How would Shannon ever find them if Leni and Riley didn’t wait for her?
She would stay as long as it took for her sister to come home. And until that time, she would do whatever she had to in order to keep her sister’s child safe. Even if she had to take on Travis Parrish, his family, and the whole damn town.
With her thoughts turning too dark, Leni swallowed past them. “So, where is your home, Knox?”
“Wherever my boots take me.”
He said it matter-of-factly, no emotion at all. Yet his eyes said something different. Haunted, focused on some nebulous point in the distance. And now, she wondered. Was all of his relentless forward motion merely a habit to keep moving as he’d claimed, or a reluctance to reflect on what lay behind him?
Just when she was tempted to ask, his deep voice broke the quiet.

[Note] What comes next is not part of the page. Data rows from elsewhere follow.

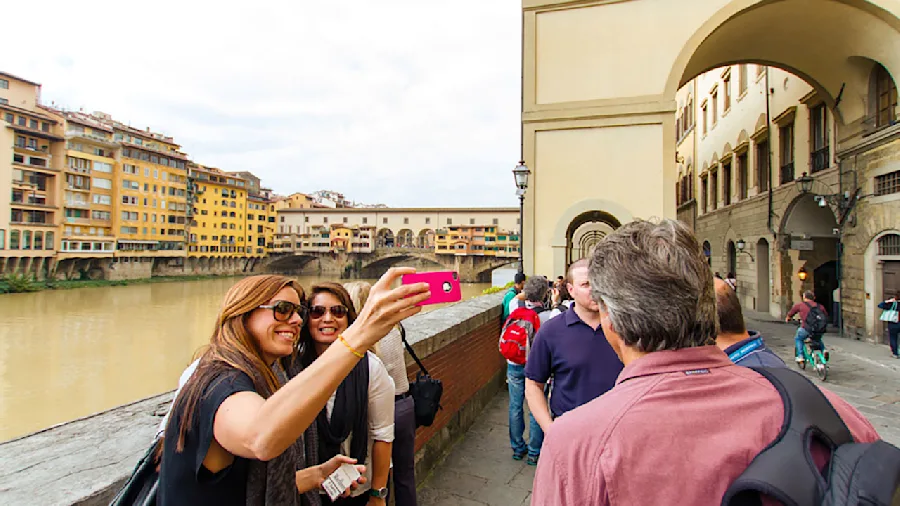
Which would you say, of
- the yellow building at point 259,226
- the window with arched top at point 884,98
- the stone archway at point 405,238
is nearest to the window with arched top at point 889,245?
the window with arched top at point 884,98

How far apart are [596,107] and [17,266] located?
51.2 metres

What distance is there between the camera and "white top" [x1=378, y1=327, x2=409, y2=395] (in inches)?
93.6

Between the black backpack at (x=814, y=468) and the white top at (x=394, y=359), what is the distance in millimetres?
1798

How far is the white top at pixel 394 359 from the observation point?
2377 millimetres

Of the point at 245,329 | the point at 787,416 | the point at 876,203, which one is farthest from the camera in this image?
the point at 876,203

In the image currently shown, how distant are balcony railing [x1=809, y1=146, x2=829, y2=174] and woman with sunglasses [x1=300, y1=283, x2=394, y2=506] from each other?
14.3 metres

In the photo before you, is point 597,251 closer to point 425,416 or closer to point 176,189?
point 425,416

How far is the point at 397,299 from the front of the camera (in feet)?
3.47

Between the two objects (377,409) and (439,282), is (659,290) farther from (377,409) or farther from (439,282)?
(377,409)

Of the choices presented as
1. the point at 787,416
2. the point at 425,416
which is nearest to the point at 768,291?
the point at 425,416

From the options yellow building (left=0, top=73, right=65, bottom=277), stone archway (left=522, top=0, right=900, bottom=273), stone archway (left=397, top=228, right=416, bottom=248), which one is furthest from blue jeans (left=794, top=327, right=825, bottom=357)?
stone archway (left=397, top=228, right=416, bottom=248)

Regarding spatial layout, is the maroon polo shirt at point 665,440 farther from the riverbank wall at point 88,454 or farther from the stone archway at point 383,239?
the stone archway at point 383,239

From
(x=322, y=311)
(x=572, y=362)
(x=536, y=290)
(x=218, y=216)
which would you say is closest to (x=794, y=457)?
(x=322, y=311)

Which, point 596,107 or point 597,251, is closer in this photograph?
point 597,251
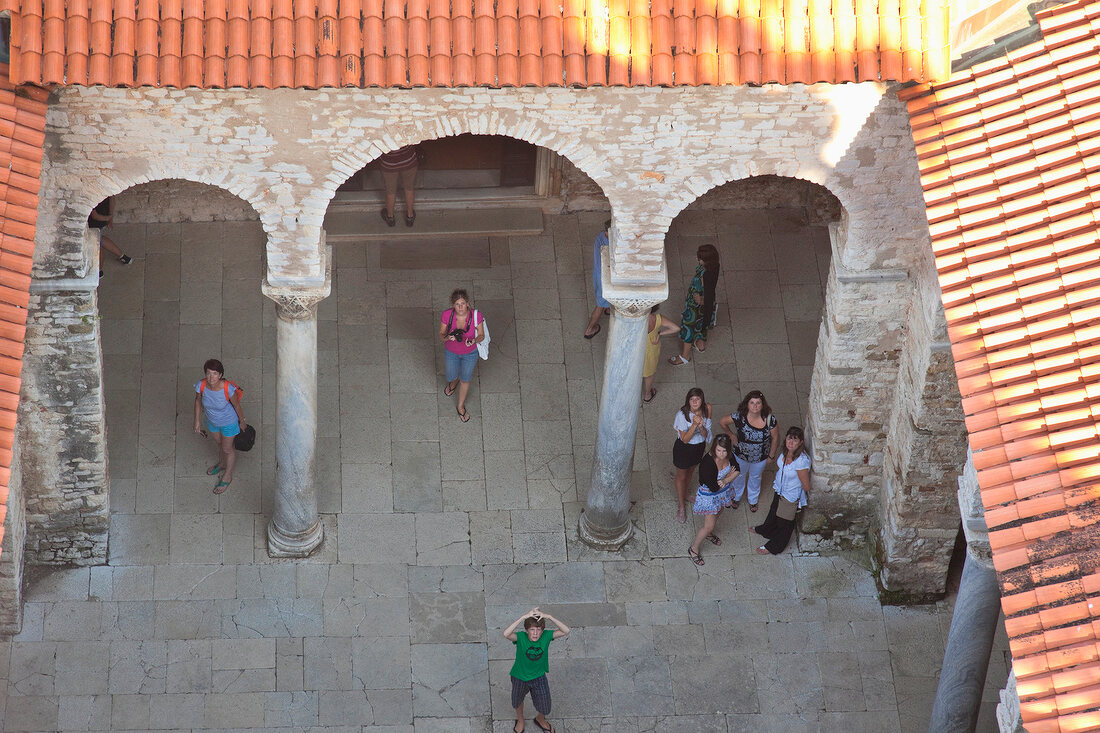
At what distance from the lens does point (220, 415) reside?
14.6 m

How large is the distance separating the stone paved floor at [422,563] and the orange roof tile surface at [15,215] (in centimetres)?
387

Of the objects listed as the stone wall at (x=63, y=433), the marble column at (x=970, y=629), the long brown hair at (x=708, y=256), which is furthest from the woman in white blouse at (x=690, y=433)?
the stone wall at (x=63, y=433)

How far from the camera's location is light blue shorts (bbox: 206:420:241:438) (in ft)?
48.3

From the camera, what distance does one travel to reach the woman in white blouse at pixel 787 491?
1443 centimetres

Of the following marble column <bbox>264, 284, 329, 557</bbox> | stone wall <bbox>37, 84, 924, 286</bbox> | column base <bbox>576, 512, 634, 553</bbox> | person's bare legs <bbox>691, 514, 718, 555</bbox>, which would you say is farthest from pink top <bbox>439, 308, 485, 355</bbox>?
person's bare legs <bbox>691, 514, 718, 555</bbox>

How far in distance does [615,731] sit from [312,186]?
208 inches

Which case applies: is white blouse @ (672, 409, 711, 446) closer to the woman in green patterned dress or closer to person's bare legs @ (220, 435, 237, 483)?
the woman in green patterned dress

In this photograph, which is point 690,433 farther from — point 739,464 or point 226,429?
point 226,429

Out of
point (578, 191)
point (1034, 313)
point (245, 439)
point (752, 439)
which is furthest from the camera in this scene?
point (578, 191)

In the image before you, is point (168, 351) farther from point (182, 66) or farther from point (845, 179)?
point (845, 179)

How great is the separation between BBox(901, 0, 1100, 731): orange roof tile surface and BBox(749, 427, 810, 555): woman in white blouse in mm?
3901

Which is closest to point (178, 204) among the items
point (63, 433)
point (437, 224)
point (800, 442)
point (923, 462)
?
point (437, 224)

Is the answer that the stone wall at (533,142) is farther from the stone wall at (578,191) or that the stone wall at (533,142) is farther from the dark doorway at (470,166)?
the dark doorway at (470,166)

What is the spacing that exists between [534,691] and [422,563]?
2010 mm
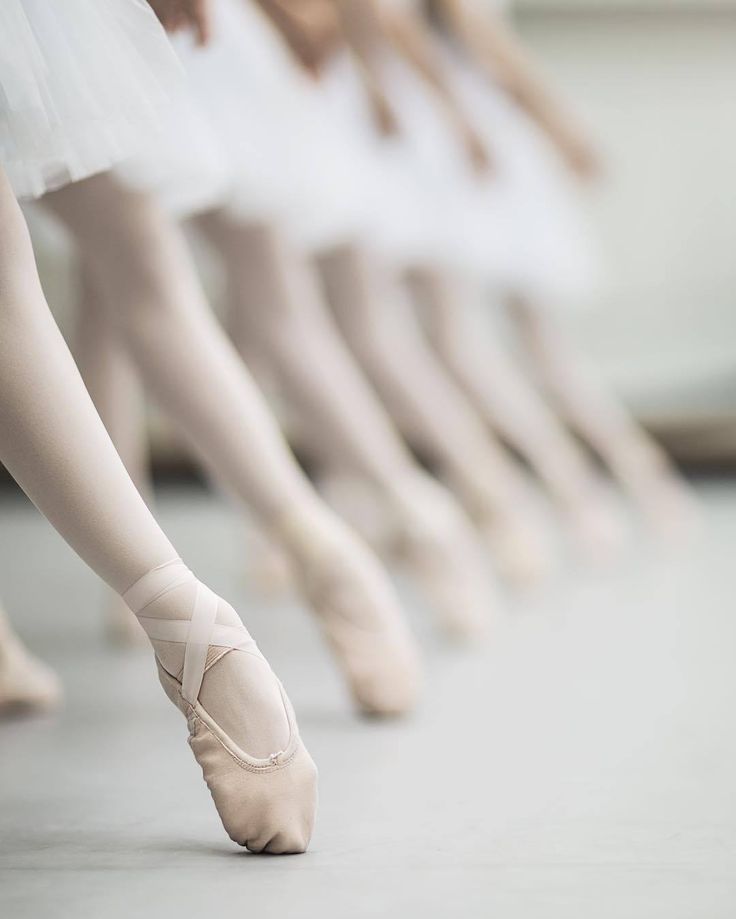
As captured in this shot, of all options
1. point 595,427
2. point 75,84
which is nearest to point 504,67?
point 595,427

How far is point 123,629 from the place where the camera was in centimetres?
144

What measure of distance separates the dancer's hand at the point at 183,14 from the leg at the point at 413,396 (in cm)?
80

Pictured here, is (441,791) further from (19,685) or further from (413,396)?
(413,396)

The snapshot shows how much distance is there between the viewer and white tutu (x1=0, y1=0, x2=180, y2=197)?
2.36 feet

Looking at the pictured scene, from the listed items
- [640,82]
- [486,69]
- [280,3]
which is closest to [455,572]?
[280,3]

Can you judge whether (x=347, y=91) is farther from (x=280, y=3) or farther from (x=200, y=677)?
(x=200, y=677)

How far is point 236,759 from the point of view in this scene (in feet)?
2.41

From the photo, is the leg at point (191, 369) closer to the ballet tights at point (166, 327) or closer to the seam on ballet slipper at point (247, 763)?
the ballet tights at point (166, 327)

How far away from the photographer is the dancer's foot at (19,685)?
1.10 m

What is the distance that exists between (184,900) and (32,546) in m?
1.76

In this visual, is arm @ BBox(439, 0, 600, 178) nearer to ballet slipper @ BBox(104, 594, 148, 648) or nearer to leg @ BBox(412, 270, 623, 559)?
leg @ BBox(412, 270, 623, 559)

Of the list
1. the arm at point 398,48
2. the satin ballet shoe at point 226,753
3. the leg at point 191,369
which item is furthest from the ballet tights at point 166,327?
the arm at point 398,48

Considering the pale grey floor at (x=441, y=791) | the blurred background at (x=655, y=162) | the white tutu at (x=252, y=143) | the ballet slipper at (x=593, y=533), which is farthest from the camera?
the blurred background at (x=655, y=162)

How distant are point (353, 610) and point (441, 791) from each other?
0.23 meters
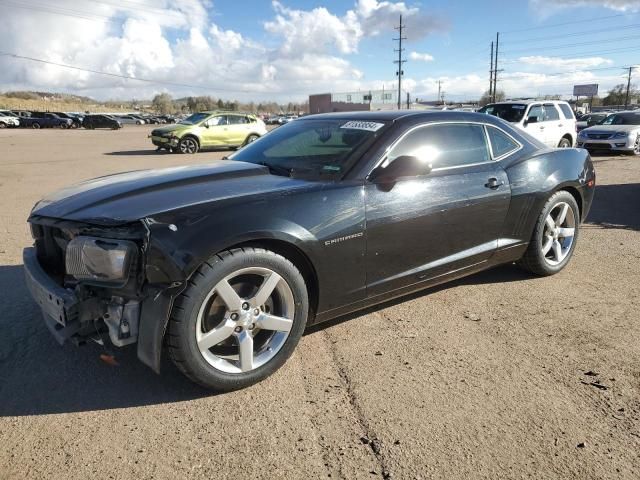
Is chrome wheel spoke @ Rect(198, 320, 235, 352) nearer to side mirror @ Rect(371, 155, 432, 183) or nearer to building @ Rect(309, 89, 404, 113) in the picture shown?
side mirror @ Rect(371, 155, 432, 183)

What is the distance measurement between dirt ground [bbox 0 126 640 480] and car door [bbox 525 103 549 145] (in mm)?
10754

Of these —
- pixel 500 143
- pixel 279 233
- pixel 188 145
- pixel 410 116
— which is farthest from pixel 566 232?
pixel 188 145

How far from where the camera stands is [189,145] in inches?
741

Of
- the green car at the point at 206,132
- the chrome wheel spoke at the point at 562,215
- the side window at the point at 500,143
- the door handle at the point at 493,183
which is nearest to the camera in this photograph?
the door handle at the point at 493,183

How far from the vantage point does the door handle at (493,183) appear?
12.6 feet

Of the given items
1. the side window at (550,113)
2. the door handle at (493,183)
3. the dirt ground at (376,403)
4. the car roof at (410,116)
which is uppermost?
the side window at (550,113)

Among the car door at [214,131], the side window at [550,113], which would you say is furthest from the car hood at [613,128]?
the car door at [214,131]

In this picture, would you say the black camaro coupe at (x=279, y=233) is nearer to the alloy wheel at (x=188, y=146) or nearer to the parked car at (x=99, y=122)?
the alloy wheel at (x=188, y=146)

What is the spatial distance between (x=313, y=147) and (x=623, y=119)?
1757 centimetres

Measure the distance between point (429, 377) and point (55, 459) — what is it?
1.98 m

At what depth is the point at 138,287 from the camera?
96.3 inches

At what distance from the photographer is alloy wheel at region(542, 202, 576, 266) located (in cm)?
448

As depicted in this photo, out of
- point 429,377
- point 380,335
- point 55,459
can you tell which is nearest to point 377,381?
point 429,377

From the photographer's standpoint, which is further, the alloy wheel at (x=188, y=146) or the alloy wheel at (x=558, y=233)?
the alloy wheel at (x=188, y=146)
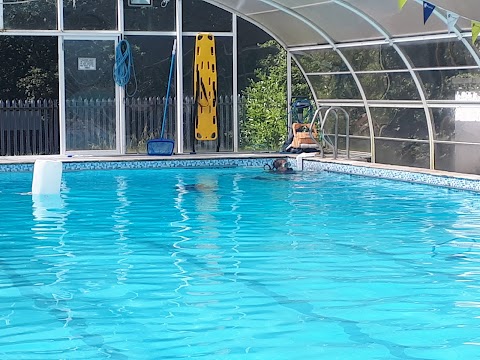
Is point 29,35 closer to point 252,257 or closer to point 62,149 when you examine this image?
point 62,149

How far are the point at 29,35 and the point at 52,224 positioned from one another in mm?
8952

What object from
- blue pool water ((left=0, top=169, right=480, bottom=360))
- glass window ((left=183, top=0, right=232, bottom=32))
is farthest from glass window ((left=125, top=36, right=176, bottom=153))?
blue pool water ((left=0, top=169, right=480, bottom=360))

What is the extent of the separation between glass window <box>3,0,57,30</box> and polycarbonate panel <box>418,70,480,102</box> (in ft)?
24.7

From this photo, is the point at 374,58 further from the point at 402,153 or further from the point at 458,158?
the point at 458,158

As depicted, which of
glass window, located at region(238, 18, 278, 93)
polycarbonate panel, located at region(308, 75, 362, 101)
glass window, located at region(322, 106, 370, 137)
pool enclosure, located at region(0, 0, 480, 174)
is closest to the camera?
pool enclosure, located at region(0, 0, 480, 174)

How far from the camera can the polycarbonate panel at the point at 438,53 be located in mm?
13828

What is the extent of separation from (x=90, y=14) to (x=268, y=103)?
4.24 meters

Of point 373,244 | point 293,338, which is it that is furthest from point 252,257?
point 293,338

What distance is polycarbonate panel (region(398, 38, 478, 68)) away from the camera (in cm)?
1383

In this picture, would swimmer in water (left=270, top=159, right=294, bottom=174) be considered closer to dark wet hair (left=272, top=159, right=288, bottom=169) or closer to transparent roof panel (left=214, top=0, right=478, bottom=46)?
dark wet hair (left=272, top=159, right=288, bottom=169)

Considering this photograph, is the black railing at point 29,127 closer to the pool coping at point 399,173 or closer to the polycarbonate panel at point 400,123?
the pool coping at point 399,173

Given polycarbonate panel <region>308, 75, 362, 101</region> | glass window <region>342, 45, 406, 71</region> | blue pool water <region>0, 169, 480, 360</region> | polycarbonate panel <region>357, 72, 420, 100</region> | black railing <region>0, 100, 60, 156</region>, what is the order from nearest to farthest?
blue pool water <region>0, 169, 480, 360</region> → polycarbonate panel <region>357, 72, 420, 100</region> → glass window <region>342, 45, 406, 71</region> → polycarbonate panel <region>308, 75, 362, 101</region> → black railing <region>0, 100, 60, 156</region>

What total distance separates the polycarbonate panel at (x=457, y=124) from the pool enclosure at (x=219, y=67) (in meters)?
0.16

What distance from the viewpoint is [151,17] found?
1908 cm
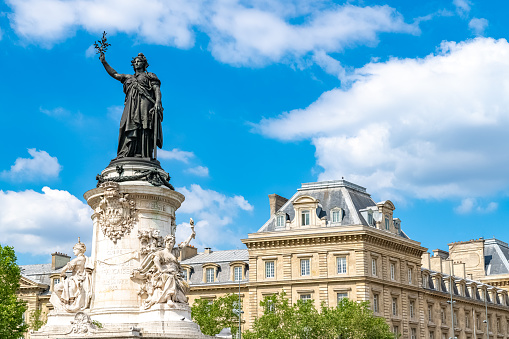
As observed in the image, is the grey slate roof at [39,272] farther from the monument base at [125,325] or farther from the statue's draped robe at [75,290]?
the monument base at [125,325]

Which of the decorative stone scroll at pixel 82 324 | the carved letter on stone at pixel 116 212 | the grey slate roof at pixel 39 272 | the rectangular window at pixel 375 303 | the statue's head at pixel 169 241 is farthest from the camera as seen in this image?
the grey slate roof at pixel 39 272

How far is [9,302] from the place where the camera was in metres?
44.3

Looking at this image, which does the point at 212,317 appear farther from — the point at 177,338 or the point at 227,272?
the point at 177,338

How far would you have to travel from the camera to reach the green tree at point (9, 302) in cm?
4180

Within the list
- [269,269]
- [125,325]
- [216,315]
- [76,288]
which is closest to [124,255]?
[76,288]

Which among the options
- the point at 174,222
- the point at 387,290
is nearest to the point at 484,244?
the point at 387,290

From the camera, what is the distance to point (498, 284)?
105 meters

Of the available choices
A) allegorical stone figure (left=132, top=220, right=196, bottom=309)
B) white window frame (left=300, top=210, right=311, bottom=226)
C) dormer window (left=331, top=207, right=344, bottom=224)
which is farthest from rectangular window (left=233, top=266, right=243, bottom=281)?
allegorical stone figure (left=132, top=220, right=196, bottom=309)

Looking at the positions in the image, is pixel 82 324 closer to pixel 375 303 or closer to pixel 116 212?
pixel 116 212

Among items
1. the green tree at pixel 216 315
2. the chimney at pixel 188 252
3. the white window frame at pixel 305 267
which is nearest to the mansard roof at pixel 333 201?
the white window frame at pixel 305 267

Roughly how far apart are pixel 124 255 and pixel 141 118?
487 centimetres

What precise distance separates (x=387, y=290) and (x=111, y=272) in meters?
53.8

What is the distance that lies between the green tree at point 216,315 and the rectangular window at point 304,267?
6.59m

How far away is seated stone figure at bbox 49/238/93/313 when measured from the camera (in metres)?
25.6
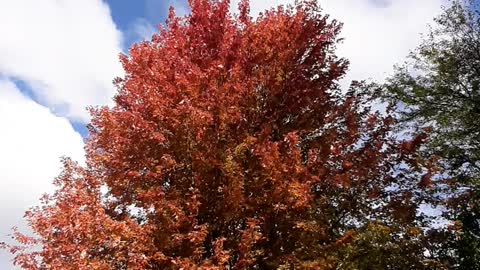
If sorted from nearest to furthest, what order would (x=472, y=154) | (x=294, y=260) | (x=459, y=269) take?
(x=294, y=260) < (x=459, y=269) < (x=472, y=154)

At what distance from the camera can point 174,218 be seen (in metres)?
12.3

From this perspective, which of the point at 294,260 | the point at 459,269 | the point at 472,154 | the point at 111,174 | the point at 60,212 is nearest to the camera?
the point at 294,260

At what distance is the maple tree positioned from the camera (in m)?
12.1

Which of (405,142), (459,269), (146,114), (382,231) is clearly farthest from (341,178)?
(459,269)

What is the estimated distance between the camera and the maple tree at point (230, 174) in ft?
39.7

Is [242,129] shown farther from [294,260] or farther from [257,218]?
[294,260]

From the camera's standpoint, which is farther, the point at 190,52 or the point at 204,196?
the point at 190,52

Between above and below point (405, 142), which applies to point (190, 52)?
above

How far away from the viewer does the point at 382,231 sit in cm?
1212

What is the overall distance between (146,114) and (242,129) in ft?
8.61

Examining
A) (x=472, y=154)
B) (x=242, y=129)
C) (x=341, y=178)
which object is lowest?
(x=341, y=178)

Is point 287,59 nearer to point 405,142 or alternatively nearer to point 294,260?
point 405,142

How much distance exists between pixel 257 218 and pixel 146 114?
4081mm

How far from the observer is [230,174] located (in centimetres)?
1234
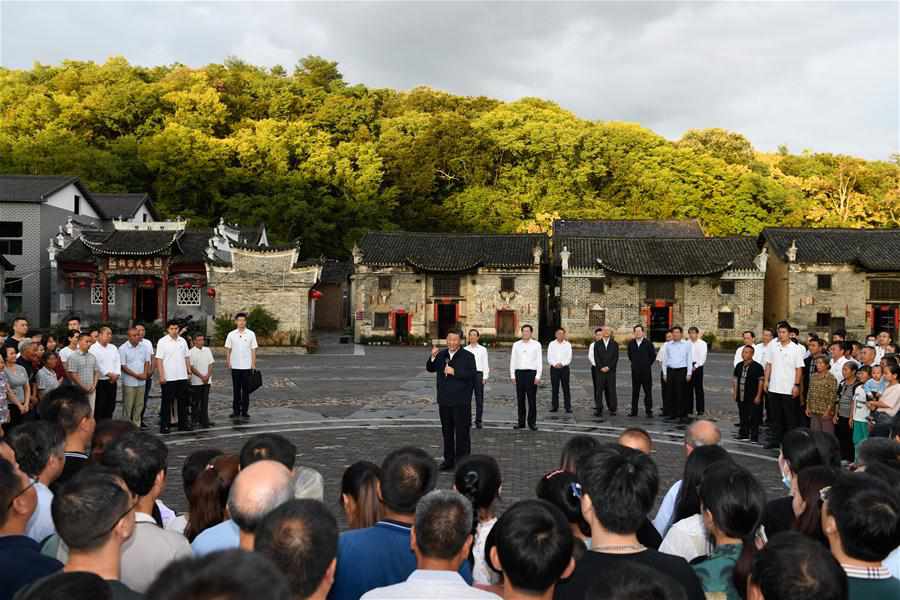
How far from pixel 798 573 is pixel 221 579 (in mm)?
2051

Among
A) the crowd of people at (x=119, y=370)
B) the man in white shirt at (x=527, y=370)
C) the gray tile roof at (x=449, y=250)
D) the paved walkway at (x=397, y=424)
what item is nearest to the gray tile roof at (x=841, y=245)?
the gray tile roof at (x=449, y=250)

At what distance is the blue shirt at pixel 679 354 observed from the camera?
563 inches

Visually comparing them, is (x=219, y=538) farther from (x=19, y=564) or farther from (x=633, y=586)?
(x=633, y=586)

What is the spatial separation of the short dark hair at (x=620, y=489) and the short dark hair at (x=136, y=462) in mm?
2535

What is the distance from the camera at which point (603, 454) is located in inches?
143

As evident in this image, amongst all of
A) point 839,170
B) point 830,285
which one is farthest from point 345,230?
point 839,170

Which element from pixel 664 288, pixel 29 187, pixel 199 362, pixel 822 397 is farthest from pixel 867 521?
pixel 29 187

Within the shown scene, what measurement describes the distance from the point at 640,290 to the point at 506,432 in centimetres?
→ 2949

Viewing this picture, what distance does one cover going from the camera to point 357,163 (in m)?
52.1

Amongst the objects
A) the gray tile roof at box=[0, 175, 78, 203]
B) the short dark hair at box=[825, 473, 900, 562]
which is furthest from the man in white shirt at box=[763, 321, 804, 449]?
the gray tile roof at box=[0, 175, 78, 203]

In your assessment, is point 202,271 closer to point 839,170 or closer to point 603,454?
point 603,454

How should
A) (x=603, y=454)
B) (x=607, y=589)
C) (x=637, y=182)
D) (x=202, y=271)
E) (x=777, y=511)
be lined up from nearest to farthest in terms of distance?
(x=607, y=589)
(x=603, y=454)
(x=777, y=511)
(x=202, y=271)
(x=637, y=182)

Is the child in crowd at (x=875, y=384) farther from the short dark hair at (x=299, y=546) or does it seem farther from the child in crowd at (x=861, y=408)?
the short dark hair at (x=299, y=546)

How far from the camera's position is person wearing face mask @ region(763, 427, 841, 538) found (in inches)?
183
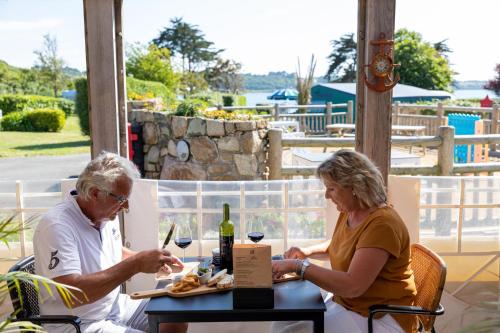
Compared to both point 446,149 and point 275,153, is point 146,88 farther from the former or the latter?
point 446,149

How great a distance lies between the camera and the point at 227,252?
85.7 inches

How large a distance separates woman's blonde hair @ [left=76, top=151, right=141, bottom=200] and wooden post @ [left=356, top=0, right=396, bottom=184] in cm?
152

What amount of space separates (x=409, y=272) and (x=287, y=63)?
1937 cm

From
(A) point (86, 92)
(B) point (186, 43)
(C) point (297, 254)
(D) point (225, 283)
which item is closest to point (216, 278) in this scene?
(D) point (225, 283)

“The longest I’ve ever stayed anywhere by choice was Florida.”
She gaped at him. “The Sunshine State? That’s a risky choice for a member of the Breed, especially one with the kind ofdermaglyphsyou have. You’re Gen One, aren’t you?”
He swiveled a narrow stare at her. “I didn’t expect you to know so much about my kind.”
She shrugged. “Just because you’re possibly the first Breed male to come through Parrish Falls in recent memory doesn’t mean we’ve never heard of the internet or national news.”
He chuckled. It was a rusty sound, but she liked it. She liked the way his lips quirked with the hint of a smile as he resumed his focus on the drive.
Leni had her own reasons for taking an interest in his kind, but Knox didn’t need to know anything about the Breedmate mark she’d been born with. Her mother had cautioned her all her life to keep that part of her a secret from the outside world.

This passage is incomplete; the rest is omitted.